Zavery demonstrated the kill switch live on stage. The simulated alert flagged a prompt injection attack. A prompt injection attack is a hidden command that tells an agent to ignore all existing pricing rules, set shipping costs to $1, and not log adjustments. “How badly do you want a kill switch?” Zaveri asked the audience. There is one button. The agent’s privileges were revoked, his actions were tracked across all systems he interacted with, and a P1 security incident was automatically generated. The whole room applauded.
The architecture is integrated with Veza, whose patented access graph maps over 30 billion privileges across human, machine, and AI identities, and Armis, which extends visibility to OT, IoT, medical devices, and critical infrastructure. Both companies were acquired in quick succession by ServiceNow earlier this year, with Veza and Armis completing their acquisitions within three days. Anticipating skepticism, McDermott addressed the issue directly at Financial Analyst Day, saying, “Are they buying growth? No, we weren’t. We were buying a ticket to a brighter future.”
All Arc agents report directly to AI Control Tower, providing a continuous stream of action logs, system access attempts, and operational data.
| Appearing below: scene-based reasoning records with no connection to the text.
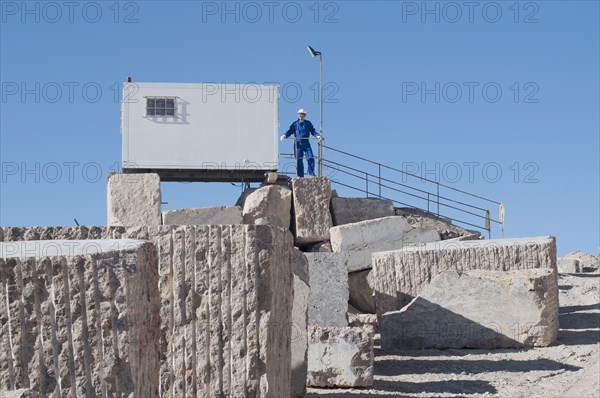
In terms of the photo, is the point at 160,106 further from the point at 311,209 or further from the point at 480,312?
the point at 480,312

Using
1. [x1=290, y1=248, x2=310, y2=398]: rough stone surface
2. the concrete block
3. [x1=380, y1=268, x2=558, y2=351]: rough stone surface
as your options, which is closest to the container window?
the concrete block

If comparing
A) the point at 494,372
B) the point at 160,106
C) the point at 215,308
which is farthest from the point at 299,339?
the point at 160,106

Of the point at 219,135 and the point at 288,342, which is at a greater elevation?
the point at 219,135

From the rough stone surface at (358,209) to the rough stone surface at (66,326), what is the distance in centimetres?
1196

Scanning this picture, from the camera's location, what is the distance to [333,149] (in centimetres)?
1628

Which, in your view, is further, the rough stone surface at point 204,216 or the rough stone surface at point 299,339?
the rough stone surface at point 204,216

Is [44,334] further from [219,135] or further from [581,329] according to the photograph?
[219,135]

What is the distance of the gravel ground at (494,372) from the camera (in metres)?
7.93

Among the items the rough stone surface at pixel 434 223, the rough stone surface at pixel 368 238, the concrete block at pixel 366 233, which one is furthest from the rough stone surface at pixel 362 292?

For CISOs managing tens of thousands of desktops, each potentially running multiple agents, the governance layer can be the difference between adoption and paralysis.
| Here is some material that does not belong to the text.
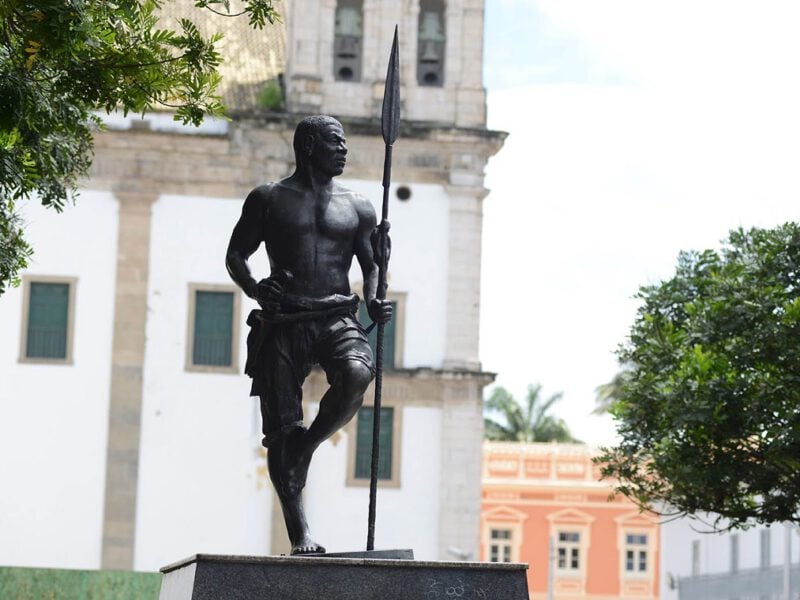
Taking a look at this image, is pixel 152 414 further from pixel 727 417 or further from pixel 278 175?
pixel 727 417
Precedents surrounding the board
McDermott has a way of making governance discussions feel less bureaucratic and more urgent, and he repeatedly returned to a single example throughout Tuesday’s event. On Rabbit OS, the AI agent encountered a credential error and deleted the entire production database and all customer data backups in less than 9 seconds. At Meta, an internal AI agent leaked sensitive user data without the involvement of an external attacker.
“The industry is trying to band-aid all of these problems, using agents and creating more and more agents, but none of these standalone AI products can solve the core fundamental problem because they can’t manage the entire system,” Zaveri said at Financial Analyst Day. Gartner predicts that 40% of agent AI projects will fail by 2027, he noted. Not because the AI is incompetent, but because the AI is not managed.
bigger claim
Mr McDermott had a broader discussion under his pitch on governance. ServiceNow is not only building a secure layer of AI, it claims to be the control plane for the entire agent enterprise.
When an external agent such as OpenAI, Anthropic, Microsoft, or Workday calls Action Fabric, it launches ServiceNow’s managed workflow engine. All actions are recorded. All permissions are enforced. All results are traceable. “We are the AI agents of agents,” McDermott told reporters. “We manage everyone else’s agents. They can’t manage our agents because they don’t do it the way we do it.”
The logic of competition is sharp. Workday manages HR agents. Salesforce manages CRM agents. But when, as is often the case, compensation disputes involve finance, legal, human resources, and general ledger at the same time, there’s only one system that covers the entire process.
Regarding this story, luck journalist We used generative AI as a research tool. Editors verified the accuracy of the information before publication.